Me: What are you doing this summer?
Me: Friend me on Instagram.
Max: That’s not a thing.”
Marissa describes in this article how she decided “to spend an hour investing in real-world relationships instead of Netflix’s market value.”
While sheltering in place, she invited her family and friends to have the Coronavirus – Alone: Solitude or Isolation? Living Room Conversation with her.
Participants spanned three generations, including Max, Marissa’s 18-year-old nephew, her 81 year-old mother, and her mother’s two friends.
The conversation allowed them to communicate in ways Marissa could not have otherwise imagined.
Max, for example, shared his perspective about staying at home. “I find myself oscillating between dread and fear and hope and faith. It’s emotionally draining to stay hopeful that everything’s going to be okay.”
One of her mother’s friends echoed Max’s sentiment. “Sometimes I feel weary and overwhelmed,” this participant said. “I can do creative things alone for a while, like poetry and singing, but then my mood changes to sad. The creativity inside me comes out when I’m with people.”

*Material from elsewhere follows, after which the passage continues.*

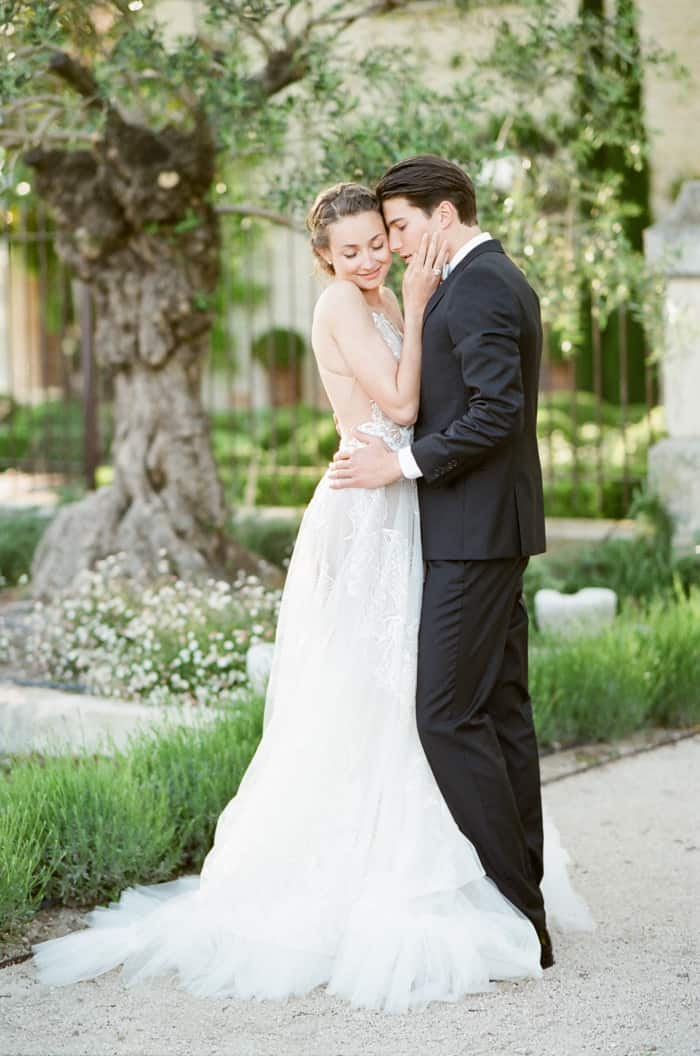 Styled soiree of romantic wedding of couple embracing each other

“Living Room Conversations offered me a fascinating new way to understand myself, learn about the young people in my life, and understand the struggles of older adults coping with this Pandemic,” Marissa reflects.
Like Marissa, many of you have shared with us how Living Room Conversations are your permission slip to go beyond small talk and pleasantries.
During this global crisis, many of us are reaching out to loved ones and investing in what’s most important to us: our relationships. This conversation model, you’ve said, creates space for deeper sharing, invites our vulnerability, and enhances our sense of connection.
We’re discovering, just like Marissa’s family, that despite superficial differences, there’s a deep commonality of our human experience, and that no matter if you’re 81 or 18, we’re more together than alone.